_Stated task 1_:
In the forum thread about An-aquarium below, which shopping complex is the store located in?
_Stated task 2_:
Pick up the forum thread about An-aquarium where it stops, and write what comes after its last sentence.

_Quoted passage_:
_____

Here's how An-aquarium looks like. Its located on the roof top of a shopping complex.



Is this SG$6000 pleco still there?

(picture by An-aquarium)

----------


## marle

Is this pleco's market price really $6000 or is it because its Japan?

----------


## Fuzzy

I was there just this February. There is also a pet store right next door that sells Ferrets, Cats and Dogs.

The kittens and puppies are priced between SGD$1,500 to SGD$8,000 if that gives you some kind of indication of the type of place and area of town you are dealing with. 
I can't read much Japanese but I'm sure they are pedigree animals etc etc.

It is located in Matsuzakaya Shopping Complex in Ginza, a very upscale area. The prices in the shopping centre below and their stocking of designer goods and brands is similar to Paragon or Palais Renissance. 

They do carry a lot of ADA stuff at prices similar or slightly lower than locally available though. Saw a nice selection of Tropica plants also.

This is not really indicative of the (generally higher) prices of livestock in Japan, so be aware its like buying your fish from a shop in Paragon. In other words, I'm sure the product quality is good, but be prepared to pay ten times the market price for it.

_____

[Bounding box annotation entries]
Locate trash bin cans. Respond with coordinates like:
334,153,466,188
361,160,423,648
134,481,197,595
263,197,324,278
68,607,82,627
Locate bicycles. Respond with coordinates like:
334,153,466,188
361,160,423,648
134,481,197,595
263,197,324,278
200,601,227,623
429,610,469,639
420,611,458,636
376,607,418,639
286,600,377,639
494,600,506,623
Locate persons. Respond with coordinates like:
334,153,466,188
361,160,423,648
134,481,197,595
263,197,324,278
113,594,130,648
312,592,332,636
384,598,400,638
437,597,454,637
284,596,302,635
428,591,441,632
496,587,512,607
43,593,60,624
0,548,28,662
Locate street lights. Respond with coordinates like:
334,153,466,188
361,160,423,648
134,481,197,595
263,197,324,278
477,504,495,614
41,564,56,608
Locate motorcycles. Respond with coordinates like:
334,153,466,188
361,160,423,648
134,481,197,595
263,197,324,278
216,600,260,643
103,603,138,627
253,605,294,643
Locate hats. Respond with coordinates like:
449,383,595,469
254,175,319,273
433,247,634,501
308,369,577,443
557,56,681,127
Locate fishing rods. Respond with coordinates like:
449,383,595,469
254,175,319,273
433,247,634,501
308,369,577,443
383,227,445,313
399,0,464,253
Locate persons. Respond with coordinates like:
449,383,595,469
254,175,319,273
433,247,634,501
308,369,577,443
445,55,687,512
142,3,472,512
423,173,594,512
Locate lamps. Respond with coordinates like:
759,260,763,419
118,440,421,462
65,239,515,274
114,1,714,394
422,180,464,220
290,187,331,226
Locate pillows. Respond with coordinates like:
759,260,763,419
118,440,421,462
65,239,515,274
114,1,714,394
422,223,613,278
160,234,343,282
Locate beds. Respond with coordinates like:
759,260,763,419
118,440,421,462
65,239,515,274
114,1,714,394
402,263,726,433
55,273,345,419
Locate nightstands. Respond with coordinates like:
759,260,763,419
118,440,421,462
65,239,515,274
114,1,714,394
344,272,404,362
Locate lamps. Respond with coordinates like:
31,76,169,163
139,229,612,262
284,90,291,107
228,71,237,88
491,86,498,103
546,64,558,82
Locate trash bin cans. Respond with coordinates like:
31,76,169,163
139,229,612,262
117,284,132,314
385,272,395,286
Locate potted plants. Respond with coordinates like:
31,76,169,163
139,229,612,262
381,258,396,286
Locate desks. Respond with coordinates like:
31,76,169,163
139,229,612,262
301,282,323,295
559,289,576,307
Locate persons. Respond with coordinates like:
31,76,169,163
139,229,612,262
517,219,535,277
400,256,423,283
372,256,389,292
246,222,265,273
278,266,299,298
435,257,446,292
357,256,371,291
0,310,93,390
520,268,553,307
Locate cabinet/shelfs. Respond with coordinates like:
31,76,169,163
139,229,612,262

_____

_Task output 1_:
It is in the Matsuzakaya Shopping Complex in Ginza.

_Task output 2_:
It was a little strange, because there was no shop attendant in the place when I was browsing around, store was totally unmanned.
And I didn't see a $6000 pleco when I was there =)

This is what the Shopping mall looks like from the outside
Attachment 14095

Aqua Forest is a much more reasonably priced LFS (by Japanese Standards) which is close by in Subnade. They had quite a few very cute Pacman frogs!
Attachment 14092

Random Restaurant in Shibuya
Attachment 14093

Fugu at a restaurant in Asakusa :Grin: ...yes I did try it  :Opps:  ..A set lunch for 2 came up to SGD$90 (with Sake)
Attachment 14094

Thanks to bro RanmaSatome and Illumbomb for the initial legwork and the great PDF guide they came up with I visited all the LFS on their list.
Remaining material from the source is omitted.